Streaming
Configure Components
Traefik
Minimum instances: 2
To check the number of instances currently running, run the following command:
kubectl get deployment/traefik -o wide
To change the number of instances, adjust the following section of your Hydrolix cluster configuration:
...
traefik:
replicas: <scale number>
...
Stream Head
Minimum instances: 2, unless you have migrated to Intake Head (below)
To check the number of instances currently running, run the following command:
kubectl get deployment/stream-head -o wide
To change the number of instances, adjust the following section of your Hydrolix cluster configuration:
...
stream-head:
replicas: <scale number>
...
Intake Head
Minimum instances: 0, unless you have moved away from Stream Head (above)

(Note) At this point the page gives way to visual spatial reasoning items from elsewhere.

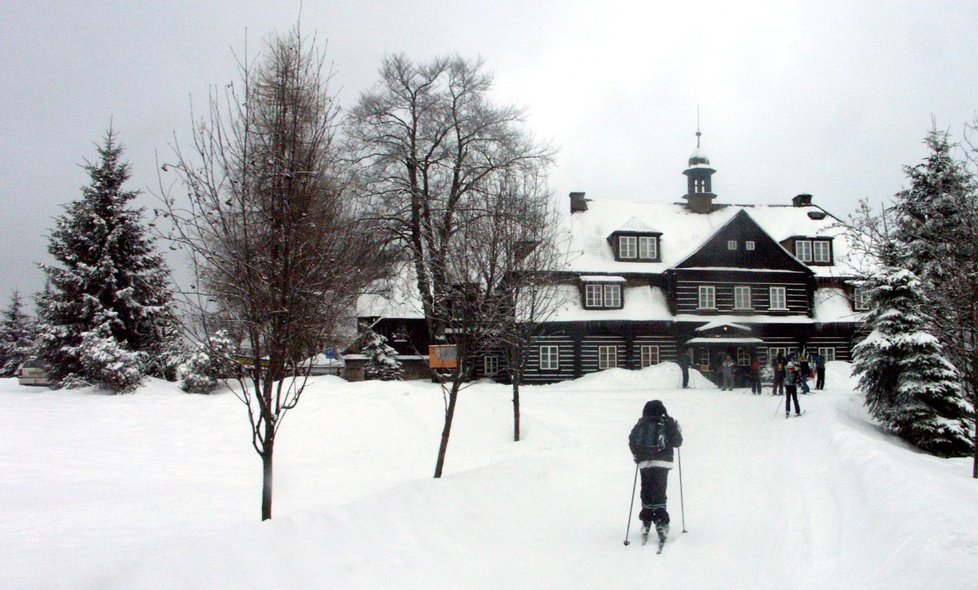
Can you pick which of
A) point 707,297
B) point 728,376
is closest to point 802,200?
point 707,297

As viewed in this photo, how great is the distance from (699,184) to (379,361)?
71.2 feet

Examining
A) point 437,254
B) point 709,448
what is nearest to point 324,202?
point 437,254

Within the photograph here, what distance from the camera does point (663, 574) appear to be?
7.63m

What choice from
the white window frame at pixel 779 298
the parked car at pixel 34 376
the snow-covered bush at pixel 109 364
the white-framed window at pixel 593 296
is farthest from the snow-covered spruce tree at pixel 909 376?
the parked car at pixel 34 376

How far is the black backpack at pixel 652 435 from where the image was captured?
9.30m

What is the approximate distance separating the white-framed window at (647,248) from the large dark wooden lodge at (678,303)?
52mm

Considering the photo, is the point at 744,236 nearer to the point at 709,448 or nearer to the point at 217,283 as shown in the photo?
the point at 709,448

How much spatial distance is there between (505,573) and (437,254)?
8.16 meters

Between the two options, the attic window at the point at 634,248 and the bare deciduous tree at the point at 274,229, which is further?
the attic window at the point at 634,248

To check the number of instances currently running, run the following command:
kubectl get deployment/intake-head -o wide
To change the number of instances, adjust the following section of your Hydrolix cluster configuration:
...
intake-head:
replicas: <scale number>
...
RedPanda
Minimum instances: 3
To check the number of instances currently running, run the following command:
kubectl get deployment/redpanda -o wide
To change the number of instances, adjust the following section of your Hydrolix cluster configuration:
...
redpanda:
replicas: <scale number>
...
Stream Peer
Minimum instances: 1
To check the number of instances currently running, run the following command:
kubectl get deployment/stream-peer -o wide
To change the number of instances, adjust the following section of your Hydrolix cluster configuration:
...
stream-peer:
replicas: <scale number>
...
Alerts
Stream Head Ingest Rate Alert
The stream head ingest rate has dropped below a set threshold. This means the Stream head isn’t receiving traffic at all or has a reduced amount being sent to it.
Solution
Likely a result of outside influences. Look at the streaming dashboard for more information.

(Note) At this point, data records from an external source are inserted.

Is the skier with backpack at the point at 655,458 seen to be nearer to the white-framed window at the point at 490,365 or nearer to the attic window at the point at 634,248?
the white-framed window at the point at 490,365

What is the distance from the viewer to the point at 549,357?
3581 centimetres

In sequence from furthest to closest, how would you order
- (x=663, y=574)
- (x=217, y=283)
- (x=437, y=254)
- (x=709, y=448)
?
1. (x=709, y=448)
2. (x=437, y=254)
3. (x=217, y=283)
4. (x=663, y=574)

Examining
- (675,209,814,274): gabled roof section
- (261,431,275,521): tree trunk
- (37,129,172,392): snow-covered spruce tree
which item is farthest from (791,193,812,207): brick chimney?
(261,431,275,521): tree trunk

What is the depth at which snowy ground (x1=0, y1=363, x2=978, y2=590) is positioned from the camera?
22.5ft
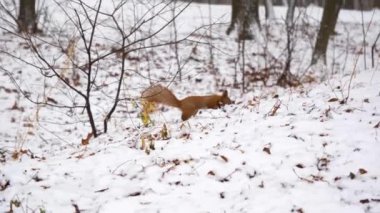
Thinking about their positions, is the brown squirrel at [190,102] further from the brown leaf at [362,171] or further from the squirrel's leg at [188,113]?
the brown leaf at [362,171]

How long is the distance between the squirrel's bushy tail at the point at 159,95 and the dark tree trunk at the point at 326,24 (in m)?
5.65

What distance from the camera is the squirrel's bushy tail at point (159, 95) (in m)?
4.85

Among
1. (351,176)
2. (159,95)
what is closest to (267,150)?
(351,176)

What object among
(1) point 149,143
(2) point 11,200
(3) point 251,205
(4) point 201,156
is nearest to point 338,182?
(3) point 251,205

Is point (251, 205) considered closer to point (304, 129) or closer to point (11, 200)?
point (304, 129)

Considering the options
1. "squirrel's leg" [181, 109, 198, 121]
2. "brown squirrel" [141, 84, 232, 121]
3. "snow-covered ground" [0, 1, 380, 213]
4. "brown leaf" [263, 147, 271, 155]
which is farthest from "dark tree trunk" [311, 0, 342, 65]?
"brown leaf" [263, 147, 271, 155]

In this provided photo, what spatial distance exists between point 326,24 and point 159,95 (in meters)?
5.99

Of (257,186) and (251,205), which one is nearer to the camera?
(251,205)

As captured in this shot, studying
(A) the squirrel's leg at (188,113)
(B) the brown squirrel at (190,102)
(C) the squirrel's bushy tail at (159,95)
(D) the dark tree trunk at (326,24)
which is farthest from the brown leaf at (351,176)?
(D) the dark tree trunk at (326,24)

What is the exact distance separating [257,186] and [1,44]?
A: 7.28m

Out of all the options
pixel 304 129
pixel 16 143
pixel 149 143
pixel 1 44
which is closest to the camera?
pixel 304 129

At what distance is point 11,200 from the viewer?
9.43ft

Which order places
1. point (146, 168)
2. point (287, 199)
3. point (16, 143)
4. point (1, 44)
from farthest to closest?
point (1, 44) < point (16, 143) < point (146, 168) < point (287, 199)

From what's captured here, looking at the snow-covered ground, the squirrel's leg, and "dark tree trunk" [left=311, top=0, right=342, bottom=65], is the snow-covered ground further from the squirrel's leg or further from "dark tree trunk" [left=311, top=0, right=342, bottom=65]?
"dark tree trunk" [left=311, top=0, right=342, bottom=65]
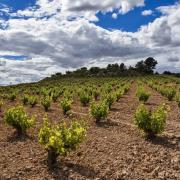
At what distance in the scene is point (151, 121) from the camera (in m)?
12.0

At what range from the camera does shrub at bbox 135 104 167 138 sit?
11859mm

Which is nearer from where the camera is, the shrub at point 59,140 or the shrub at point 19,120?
the shrub at point 59,140

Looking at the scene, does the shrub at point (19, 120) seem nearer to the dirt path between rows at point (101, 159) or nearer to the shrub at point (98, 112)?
the dirt path between rows at point (101, 159)

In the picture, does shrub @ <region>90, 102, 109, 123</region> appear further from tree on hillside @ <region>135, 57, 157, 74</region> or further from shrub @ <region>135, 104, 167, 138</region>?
tree on hillside @ <region>135, 57, 157, 74</region>

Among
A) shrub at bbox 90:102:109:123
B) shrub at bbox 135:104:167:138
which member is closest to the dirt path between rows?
shrub at bbox 135:104:167:138

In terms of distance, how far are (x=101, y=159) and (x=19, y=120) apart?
368 centimetres

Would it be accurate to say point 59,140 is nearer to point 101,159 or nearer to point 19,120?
point 101,159

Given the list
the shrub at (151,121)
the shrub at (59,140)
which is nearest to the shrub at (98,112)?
the shrub at (151,121)

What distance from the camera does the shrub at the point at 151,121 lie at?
1186 centimetres

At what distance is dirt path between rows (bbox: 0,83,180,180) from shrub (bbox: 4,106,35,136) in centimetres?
42

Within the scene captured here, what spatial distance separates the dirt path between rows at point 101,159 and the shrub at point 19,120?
42 cm

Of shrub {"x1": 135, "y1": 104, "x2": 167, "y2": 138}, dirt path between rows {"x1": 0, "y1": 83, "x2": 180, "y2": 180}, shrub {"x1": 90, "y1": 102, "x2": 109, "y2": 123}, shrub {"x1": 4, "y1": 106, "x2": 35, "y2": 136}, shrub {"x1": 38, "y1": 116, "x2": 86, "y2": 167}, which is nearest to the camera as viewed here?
shrub {"x1": 38, "y1": 116, "x2": 86, "y2": 167}

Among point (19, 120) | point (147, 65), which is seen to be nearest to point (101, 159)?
point (19, 120)

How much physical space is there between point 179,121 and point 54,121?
18.6 feet
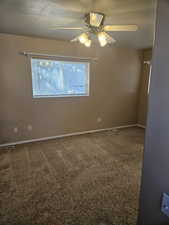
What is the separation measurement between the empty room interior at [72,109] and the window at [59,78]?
1.0 inches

It is recommended to look at the Log Shipper as well to see what logs it has about any failure or drop in traffic.
Stream Peer Ingest Rate Alert
This can be directly affected by the alert above.

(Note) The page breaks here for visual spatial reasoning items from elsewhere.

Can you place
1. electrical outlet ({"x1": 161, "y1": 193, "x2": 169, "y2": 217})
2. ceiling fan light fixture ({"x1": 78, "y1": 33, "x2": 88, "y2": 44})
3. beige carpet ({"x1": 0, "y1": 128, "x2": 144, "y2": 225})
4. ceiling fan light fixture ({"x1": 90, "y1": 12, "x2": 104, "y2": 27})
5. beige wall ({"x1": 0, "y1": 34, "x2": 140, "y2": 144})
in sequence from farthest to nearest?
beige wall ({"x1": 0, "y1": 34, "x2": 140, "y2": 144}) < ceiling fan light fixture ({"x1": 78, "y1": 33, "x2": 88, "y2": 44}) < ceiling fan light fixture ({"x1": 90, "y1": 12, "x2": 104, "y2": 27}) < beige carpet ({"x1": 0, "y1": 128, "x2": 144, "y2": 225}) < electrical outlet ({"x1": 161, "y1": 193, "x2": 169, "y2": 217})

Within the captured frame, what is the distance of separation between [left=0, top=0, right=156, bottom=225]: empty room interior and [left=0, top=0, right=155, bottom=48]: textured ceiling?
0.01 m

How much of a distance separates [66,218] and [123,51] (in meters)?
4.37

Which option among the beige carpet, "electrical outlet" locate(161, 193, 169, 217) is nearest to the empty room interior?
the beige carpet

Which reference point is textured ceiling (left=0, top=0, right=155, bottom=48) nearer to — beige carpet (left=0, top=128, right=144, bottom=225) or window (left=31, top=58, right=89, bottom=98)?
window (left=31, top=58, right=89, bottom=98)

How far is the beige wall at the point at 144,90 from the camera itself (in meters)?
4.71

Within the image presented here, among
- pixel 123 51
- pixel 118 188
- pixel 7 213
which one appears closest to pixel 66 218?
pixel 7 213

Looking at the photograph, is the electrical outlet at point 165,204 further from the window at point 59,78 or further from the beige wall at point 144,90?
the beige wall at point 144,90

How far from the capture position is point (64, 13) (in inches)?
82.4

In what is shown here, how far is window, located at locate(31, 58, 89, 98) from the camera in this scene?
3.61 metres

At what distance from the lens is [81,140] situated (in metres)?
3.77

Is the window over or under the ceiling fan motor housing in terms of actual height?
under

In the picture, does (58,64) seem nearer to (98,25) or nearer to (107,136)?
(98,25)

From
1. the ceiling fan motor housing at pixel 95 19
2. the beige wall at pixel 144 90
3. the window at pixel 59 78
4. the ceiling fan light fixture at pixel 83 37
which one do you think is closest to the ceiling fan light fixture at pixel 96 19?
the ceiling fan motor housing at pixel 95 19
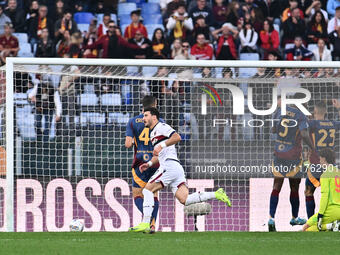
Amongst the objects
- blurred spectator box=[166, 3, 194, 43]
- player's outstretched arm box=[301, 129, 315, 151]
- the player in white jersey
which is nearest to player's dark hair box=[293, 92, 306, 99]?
player's outstretched arm box=[301, 129, 315, 151]

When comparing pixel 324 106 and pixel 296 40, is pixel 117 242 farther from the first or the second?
pixel 296 40

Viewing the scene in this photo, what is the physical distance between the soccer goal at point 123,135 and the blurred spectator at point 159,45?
5319 millimetres

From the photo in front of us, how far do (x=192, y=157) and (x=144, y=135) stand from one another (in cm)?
105

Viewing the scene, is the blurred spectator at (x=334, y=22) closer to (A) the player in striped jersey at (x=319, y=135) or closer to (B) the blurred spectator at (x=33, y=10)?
(B) the blurred spectator at (x=33, y=10)

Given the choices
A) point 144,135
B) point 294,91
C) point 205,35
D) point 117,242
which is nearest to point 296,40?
point 205,35

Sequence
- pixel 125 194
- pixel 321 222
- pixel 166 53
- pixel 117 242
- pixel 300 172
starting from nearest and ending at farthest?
pixel 117 242 < pixel 321 222 < pixel 300 172 < pixel 125 194 < pixel 166 53

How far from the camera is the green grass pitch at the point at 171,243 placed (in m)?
6.53

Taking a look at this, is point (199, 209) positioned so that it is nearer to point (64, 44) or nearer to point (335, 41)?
point (64, 44)

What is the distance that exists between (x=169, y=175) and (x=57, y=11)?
30.3 feet

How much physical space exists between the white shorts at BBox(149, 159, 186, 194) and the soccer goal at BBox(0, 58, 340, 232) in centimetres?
143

However, if this has occurred in isolation of the Stream Head alert and the Kinesis queue depth is increasing view stream logs on the stream-peer.
Solution
Logs locations can be found in the logs section of this document.
Stream Head Error Count Alert
Fires when the Stream Head serves a number of failure HTTP status codes (4xx, 5xx) in response to receiving messages from the data shipper.
The codes and errors that have been sent can be seen within the Streaming dashboard.
Solution
The error cause can be both from unexpected messages sent with an unknown structure, stream API incorrect use or transform errors where an update or change to a transform now means it no longer matches incoming data.
Error codes and failure states can be seen within the streaming dashboard.
Information on how to configure the streaming service is here - https://docs.hydrolix.io/docs/streaming-http
Transform information can be retrieved via the portal or the API - https://docs.hydrolix.io/reference/list-transforms "
Stream Head Rows Received Differs from Rows Written by Indexer
This alert will fire when the number of rows received is significantly different from the rows written by the indexer on the Stream-peer.
Solution
This is often due to data being rejected or having incorrectly applied enrichment.
Stream-Peer logs should be inspected looking for errors.
End-Point Errors
Issue: Client Connection Timeout
Check
Check Traefik service count is < 1:
kubectl get deployment/traefik -o wide
Fix
Scale Traefik via hydrolixcluster.yaml:
traefik:
replicas: <Scale>
For more information about scale profiles, see the documentation: https://docs.hydrolix.io/docs/scale-profiles.
Check
Check IP Allow list has the requesting IP address.
kubectl get hydrolixcluster -o yaml
Fix
Add the IP to the Allow list:
kubectl get hydrolixcluster -o yaml > hydrolixcluster.yaml
Add the IPs:
kubectl apply -f hydrolixcluster.yaml
For more information about IP Allowlists, see the documentation: https://docs.hydrolix.io/docs/gcp-k8s-setting-up-tls#enable-access-to-your-cluster.
Issue: HTTP 429 Errors from Intake Head
Check
Intake Head count:
kubectl get deployment/intake-head -o wide
Fix
Scale intake-head via hydrolixcluster.yaml
:
intake-head:
replicas: <Scale>
For more information about scale profiles, see the Scale Profiles documentation.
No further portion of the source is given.